Art Department: Concentration in 3D Design
Explore the course offerings for 3D Design below:
3D Design I: Design and Composition
This course is an introduction to the fundamental concepts and principles of three-dimensional design and the built environment. Through a series of hands-on projects, we will introduce basic tools and materials that are commonly used by designers to create prototypes such as cardboard, wood, clay foam, and plaster. Working independently and collaboratively, students will take an inquiry-based approach to explore the formal elements and essential functions of 3D design through unique design challenges that reflect on form in space. Iteration and experimentation are core themes in this course, and students will learn how to work from concept, to sketch, to three-dimensional objects. Throughout the semester we will engage in the critical analysis of historical and contemporary design objects and develop a practical and conceptual understanding of 3D design practice. The course is supported by lectures, readings, films, field trips, group discussions, and critiques, where students will learn to articulate essential information about their work and engage with constructive feedback.

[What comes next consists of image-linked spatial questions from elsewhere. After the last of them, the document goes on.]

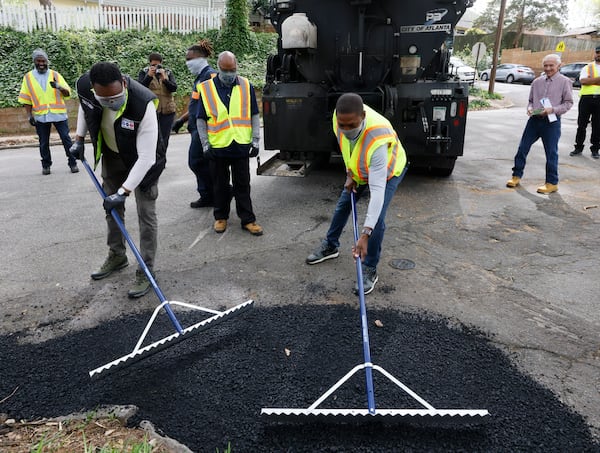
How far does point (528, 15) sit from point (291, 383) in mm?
48458

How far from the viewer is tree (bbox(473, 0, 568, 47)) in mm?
40750

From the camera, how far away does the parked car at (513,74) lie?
91.2ft

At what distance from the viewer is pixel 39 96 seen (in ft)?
22.2

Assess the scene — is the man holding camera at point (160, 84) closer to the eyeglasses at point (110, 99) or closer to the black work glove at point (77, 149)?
the black work glove at point (77, 149)

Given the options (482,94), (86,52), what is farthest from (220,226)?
(482,94)

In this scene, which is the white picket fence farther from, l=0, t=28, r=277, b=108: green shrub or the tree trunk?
the tree trunk

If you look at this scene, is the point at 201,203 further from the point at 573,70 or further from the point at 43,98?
the point at 573,70

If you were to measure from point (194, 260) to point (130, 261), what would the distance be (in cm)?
55

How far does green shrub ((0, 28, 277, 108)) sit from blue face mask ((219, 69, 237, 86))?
31.4ft

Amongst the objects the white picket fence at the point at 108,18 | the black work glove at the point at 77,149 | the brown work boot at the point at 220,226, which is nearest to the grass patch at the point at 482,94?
the white picket fence at the point at 108,18

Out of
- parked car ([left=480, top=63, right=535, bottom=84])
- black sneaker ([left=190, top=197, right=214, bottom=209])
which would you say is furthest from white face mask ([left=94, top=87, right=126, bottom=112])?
parked car ([left=480, top=63, right=535, bottom=84])

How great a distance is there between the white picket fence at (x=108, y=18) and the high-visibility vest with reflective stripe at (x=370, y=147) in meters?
13.7

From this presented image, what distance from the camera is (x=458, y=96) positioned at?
5711mm

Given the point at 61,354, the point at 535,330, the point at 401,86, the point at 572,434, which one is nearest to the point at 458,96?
the point at 401,86
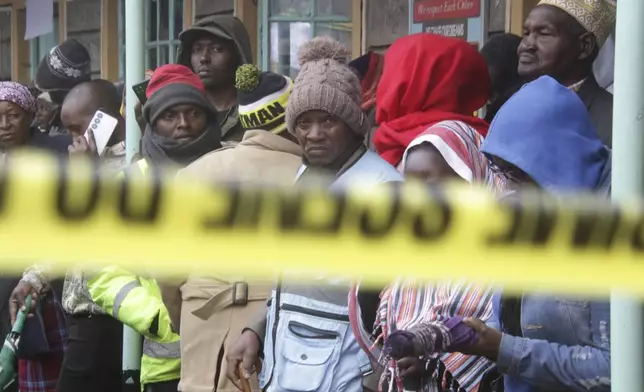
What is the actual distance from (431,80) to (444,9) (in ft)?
10.5

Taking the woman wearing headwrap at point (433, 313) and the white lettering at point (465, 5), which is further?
the white lettering at point (465, 5)

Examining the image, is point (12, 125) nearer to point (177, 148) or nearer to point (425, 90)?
point (177, 148)

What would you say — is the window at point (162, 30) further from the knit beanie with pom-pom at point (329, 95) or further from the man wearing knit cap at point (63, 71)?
the knit beanie with pom-pom at point (329, 95)

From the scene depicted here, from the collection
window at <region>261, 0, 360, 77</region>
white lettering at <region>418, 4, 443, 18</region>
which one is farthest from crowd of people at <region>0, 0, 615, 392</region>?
window at <region>261, 0, 360, 77</region>

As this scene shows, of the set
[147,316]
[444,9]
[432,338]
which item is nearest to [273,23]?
[444,9]

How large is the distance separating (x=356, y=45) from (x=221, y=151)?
13.5 ft

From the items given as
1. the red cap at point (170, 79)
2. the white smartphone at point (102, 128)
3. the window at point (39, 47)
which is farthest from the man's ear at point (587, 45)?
the window at point (39, 47)

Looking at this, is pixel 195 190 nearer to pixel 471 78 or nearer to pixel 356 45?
pixel 471 78

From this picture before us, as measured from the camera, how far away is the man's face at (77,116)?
539 cm

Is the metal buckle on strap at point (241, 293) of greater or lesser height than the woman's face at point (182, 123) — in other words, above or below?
below

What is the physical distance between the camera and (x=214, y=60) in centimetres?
493

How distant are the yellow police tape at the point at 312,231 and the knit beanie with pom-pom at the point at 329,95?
196 cm

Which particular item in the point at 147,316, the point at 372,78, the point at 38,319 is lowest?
the point at 38,319

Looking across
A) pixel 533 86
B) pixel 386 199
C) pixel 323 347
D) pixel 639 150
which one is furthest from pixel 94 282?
pixel 386 199
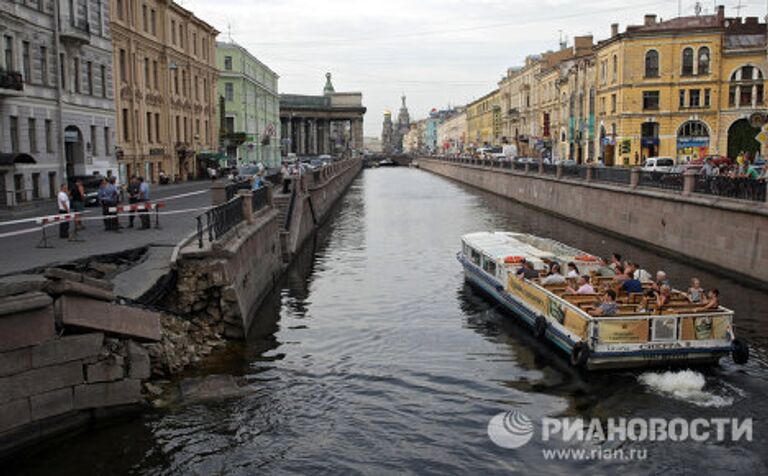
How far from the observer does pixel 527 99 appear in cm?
10862

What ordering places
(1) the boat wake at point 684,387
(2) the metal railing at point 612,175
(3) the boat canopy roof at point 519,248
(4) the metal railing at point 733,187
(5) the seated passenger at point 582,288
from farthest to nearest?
(2) the metal railing at point 612,175 → (4) the metal railing at point 733,187 → (3) the boat canopy roof at point 519,248 → (5) the seated passenger at point 582,288 → (1) the boat wake at point 684,387

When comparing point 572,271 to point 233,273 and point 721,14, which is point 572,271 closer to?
point 233,273

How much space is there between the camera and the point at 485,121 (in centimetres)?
15225

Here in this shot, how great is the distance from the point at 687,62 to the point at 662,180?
1314 inches

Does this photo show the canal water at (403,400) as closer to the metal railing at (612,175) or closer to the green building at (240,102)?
the metal railing at (612,175)

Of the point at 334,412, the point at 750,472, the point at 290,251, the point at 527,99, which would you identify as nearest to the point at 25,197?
the point at 290,251

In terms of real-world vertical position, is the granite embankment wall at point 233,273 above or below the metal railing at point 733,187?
below

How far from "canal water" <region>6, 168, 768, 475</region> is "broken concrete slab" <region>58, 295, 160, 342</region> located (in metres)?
1.49

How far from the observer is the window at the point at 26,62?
35.5 metres

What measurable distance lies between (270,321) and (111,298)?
328 inches

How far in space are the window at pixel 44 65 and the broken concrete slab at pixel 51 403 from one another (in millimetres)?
30346

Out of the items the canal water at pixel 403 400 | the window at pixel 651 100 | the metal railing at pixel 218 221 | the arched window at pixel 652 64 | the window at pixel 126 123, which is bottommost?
the canal water at pixel 403 400

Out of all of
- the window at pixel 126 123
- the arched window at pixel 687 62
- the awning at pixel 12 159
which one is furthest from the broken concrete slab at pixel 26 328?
the arched window at pixel 687 62

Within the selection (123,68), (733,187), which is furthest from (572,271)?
(123,68)
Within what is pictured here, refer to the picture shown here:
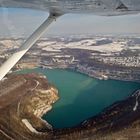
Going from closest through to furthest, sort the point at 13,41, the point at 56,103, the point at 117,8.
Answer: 1. the point at 117,8
2. the point at 56,103
3. the point at 13,41

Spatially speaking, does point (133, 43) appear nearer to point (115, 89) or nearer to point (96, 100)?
point (115, 89)

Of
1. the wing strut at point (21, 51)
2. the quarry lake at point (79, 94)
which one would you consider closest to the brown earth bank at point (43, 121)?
the quarry lake at point (79, 94)

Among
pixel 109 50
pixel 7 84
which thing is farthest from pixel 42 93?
pixel 109 50

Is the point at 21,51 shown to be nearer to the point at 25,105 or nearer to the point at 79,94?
the point at 25,105

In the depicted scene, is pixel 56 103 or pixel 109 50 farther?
pixel 109 50

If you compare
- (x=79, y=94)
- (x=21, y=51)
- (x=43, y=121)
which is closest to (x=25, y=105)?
(x=43, y=121)

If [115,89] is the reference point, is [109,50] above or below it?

3D Design II: Process and Iteration
3D Design II is focused on expanding skills and techniques within three-dimensional design practice. This course puts an emphasis on working between analog and digital processes as a method for ideation and design development. Basic model-making techniques will serve as a foundation for students to utilize the digital tools in the MakerSpace, including 3D modeling with Rhino, 3D scanning, 3D printing, and laser cutting. The course will explore how handmade models can be scanned, manipulated, and reproduced as a tool for working with various three-dimensional design problems. We will consider real-world scenarios through a sustained investigation of form and function, and students will explore the creation of prototypes that can lead to results in additive manufacturing, casting, flat-packed designs, and more. This course balances theory and practice and is supported by lectures, readings, class discussions, and field trips that engage with contemporary issues faced by designers, such as ethics, sustainability, and technology.